Bulgari to Burgers | Italy Faces A Commercial Balancing Act
/Clearly I don’t understand the Italians as well as I thought. Perhaps I’m so jaded living in the depths of Smart Sensuality convictions that my good judgment about appropriate behavior has evaporated.
Having spent months of my life in Italy, living a wonderful love affair for five years with a well-known business executive, and having kissed the ground every time my plane landed on Italian soil, I was confounded to read that Julianne Moore’s Bulgari ad was deemed too sexy for Venice.
Personally, the ads were a bit disruptive to me — not for the discreet nakedness of Julianne Moore’s womanly body which has a long history of adulation in Italy, but for her cub friends. Making pets of wild animal babies is an unsettling message for Green Beings.
The New York Times visits the challenges of restoring Venice in a commercial world where corporate sponsorship of places and events involves not a quiet donation to preserving the planet but a typically visual announcement that can be seen for miles.

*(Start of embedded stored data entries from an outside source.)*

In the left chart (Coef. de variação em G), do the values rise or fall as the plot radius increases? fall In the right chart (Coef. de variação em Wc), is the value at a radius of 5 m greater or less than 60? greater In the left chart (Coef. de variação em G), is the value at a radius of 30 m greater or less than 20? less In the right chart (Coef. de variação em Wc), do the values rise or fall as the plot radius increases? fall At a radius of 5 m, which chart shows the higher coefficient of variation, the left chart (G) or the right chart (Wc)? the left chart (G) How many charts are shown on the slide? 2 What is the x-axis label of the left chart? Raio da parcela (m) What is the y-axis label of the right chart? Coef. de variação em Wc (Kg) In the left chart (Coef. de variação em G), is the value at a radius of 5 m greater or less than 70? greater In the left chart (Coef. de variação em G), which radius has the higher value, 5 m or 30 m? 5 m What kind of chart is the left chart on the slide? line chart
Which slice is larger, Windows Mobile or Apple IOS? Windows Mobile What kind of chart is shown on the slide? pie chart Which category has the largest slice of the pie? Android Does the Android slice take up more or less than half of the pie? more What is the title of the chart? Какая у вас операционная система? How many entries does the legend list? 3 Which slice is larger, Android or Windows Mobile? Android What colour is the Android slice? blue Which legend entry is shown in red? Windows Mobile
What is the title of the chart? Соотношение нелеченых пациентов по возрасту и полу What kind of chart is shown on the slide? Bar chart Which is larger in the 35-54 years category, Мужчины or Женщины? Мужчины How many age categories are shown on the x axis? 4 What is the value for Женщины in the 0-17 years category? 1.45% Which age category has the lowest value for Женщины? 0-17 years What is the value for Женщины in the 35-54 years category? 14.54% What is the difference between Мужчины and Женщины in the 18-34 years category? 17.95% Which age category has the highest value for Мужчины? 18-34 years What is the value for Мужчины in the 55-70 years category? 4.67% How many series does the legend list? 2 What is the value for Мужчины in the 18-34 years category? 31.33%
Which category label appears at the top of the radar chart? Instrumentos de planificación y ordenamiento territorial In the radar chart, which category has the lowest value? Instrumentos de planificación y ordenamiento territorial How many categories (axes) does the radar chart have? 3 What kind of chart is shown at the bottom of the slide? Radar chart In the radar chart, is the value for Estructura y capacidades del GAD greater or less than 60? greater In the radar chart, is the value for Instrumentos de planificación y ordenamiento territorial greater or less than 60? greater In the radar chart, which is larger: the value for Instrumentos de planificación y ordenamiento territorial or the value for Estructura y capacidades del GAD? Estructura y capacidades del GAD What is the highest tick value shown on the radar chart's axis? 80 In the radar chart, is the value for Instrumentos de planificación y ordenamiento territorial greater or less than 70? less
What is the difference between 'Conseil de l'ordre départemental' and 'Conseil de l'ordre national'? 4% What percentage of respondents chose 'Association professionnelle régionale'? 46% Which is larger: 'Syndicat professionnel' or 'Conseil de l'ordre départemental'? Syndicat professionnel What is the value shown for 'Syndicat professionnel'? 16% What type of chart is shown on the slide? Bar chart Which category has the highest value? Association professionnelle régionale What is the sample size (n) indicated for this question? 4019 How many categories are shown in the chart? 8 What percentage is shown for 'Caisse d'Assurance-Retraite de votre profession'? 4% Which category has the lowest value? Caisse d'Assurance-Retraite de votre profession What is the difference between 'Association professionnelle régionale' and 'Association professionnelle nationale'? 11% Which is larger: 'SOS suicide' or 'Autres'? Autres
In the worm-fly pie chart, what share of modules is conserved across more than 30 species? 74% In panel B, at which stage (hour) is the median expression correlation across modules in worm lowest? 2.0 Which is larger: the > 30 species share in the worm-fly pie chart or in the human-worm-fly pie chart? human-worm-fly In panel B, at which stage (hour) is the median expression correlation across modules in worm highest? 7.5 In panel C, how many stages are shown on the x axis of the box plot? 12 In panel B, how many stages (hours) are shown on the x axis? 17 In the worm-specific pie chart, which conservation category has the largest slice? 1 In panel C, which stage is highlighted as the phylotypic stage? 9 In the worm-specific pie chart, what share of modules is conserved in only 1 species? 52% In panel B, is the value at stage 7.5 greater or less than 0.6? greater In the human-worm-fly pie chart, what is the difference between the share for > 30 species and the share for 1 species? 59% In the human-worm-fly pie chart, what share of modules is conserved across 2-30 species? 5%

Here’s the officially-approved Bulgari ad that is inspiring Italian lovers, and I stand by my initial preference. Without the blue clouds outlining the image, the ad would blend so beautifully into the landscape, that it might belong there — as images of nude women have graced this country for thousands of years.
When the Coke billboards and vending machines went up around the Piazza San Marco this summer, impassioned Venetians exploded in anger.